Collected data entries
○ ○ ○ ○ ○ ○ ○

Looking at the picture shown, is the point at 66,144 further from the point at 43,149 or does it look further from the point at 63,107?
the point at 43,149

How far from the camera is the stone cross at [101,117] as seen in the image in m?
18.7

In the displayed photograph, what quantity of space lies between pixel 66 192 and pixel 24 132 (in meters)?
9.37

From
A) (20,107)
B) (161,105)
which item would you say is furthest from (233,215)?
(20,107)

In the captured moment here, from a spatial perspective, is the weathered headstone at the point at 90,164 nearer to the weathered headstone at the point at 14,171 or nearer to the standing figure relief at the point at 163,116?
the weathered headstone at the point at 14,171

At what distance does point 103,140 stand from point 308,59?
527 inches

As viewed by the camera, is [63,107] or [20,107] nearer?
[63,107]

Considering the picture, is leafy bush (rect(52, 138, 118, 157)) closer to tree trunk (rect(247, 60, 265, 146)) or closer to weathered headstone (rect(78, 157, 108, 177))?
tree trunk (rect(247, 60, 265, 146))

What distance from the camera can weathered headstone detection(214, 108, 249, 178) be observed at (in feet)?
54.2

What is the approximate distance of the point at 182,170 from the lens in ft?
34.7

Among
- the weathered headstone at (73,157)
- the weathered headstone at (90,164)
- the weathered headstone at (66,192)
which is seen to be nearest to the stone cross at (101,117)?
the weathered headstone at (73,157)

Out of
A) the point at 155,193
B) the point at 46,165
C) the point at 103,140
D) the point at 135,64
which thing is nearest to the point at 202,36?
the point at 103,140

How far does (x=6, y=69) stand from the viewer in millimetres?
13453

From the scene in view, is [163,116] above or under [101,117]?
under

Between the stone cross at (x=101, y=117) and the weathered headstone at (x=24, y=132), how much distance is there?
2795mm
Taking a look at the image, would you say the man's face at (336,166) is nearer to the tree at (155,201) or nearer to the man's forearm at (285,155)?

○ ○ ○ ○ ○ ○ ○

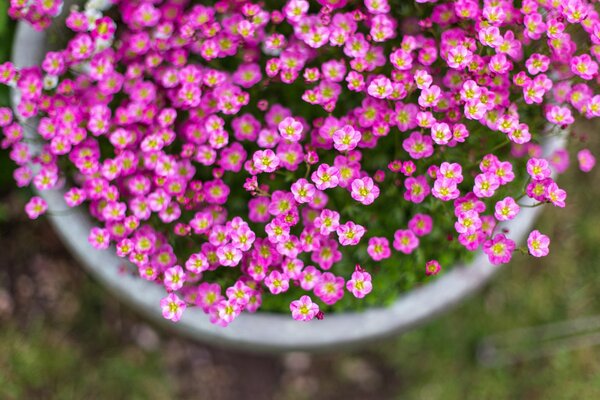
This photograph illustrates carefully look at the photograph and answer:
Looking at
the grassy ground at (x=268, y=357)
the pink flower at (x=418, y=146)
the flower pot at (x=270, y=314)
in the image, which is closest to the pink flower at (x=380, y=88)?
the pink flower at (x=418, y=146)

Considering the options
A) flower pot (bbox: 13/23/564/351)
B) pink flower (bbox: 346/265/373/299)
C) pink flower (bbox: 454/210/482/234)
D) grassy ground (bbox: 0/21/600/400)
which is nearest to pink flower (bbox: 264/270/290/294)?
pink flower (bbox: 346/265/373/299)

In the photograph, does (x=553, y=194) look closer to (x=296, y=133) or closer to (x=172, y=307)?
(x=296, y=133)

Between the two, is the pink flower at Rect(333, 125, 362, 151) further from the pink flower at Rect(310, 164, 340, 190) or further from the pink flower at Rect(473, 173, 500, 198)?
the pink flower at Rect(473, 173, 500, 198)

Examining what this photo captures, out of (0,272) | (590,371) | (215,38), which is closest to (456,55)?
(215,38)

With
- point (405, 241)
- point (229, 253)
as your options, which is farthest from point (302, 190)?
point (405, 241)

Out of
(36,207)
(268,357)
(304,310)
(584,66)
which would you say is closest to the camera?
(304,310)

○ ○ ○ ○ ○ ○ ○

▶ _Given request_
Gather every line of the records above that contains the string "Looking".

▶ _Exercise output_
Looking at the picture shown, is the point at 66,144 further from the point at 43,149 or does it look further from the point at 63,107?
Looking at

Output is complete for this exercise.